**Required work:** Write the next part of the article about Amazon's bid for the .amazon domain, picking up right after its final sentence.

**Reading text:**
-- -- --

Amazon may finally get its hands on .amazon after world's DNS overseer loses patience

ICANN tired of delay tactics from Brazil and Peru


Amazon may finally get its hands on the .amazon top-level domain it craves, having been blocked for years by the governments of Brazil and Peru, after ICANN finally lost its patience.

In an exhaustive rundown of the bureaucratic battle that has been waged for seven years over the top-level domain, this week the ICANN Board explained it was giving the two sides four more weeks to reach an agreement.

The organization also made it clear, while couching it in painfully diplomatic language, that it was sick of the two countries' delaying tactics, which came to a head when they demanded a meeting with ICANN's CEO Goran Marby in Brasilia last month and then cancelled at the last minute.

Referring to the Amazon Cooperation Treaty Organization (ACTO), which the countries have been operating through to block the .amazon application, ICANN noted: "ACTO again invited the President and CEO to attend a meeting in Brasilia between 12 and 19 February 2019 to talk with ACTO member states regarding the Amazon Applications; ICANN's President and CEO accepted the invitation and the meeting was scheduled for 19 February 2019."

-- -- --

**Dataset extract:**
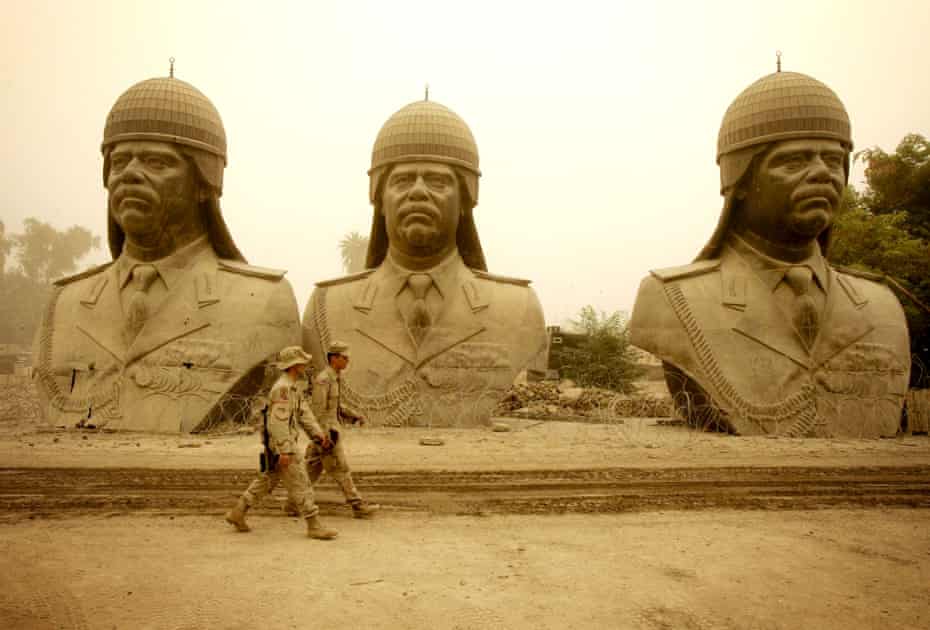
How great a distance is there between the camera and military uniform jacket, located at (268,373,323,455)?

-- -- --

**Answer for this exercise:**
It then notes: "On 13 February 2019, ACTO cancelled the upcoming meeting in Brasilia, and provided no new dates… On 28 February 2019, ACTO requested that the Board not take a final decision on the Amazon Applications… but did not suggest a time for such discussions."

ICANN said back in January that it would make a decision on .amazon at its meeting this week in Japan but even after they cancelled the Brazilia meeting at the last minute, the countries then said they couldn't participate in a call that Marby set up for 9 March. He's clearly had enough.

"The President and CEO facilitated discussions with various ACTO member states over the period of a year," says the decision. "The President and CEO has also made repeated attempts since October 2018 to engage in further facilitation discussions with ACTO member states. Despite repeated attempts, additional facilitation discussions were scheduled, but did not take place."

Please don't make us upset you

ICANN is desperate to avoid a confrontation with governments, and in fact kowtowed to their wishes for several years, putting the .amazon application in a special no-man's-land status. The governments know it too, to the extent that at one point they told ICANN that they – and no one else – are allowed to "identify the public policy issues that may justify the Board to adopt certain decisions."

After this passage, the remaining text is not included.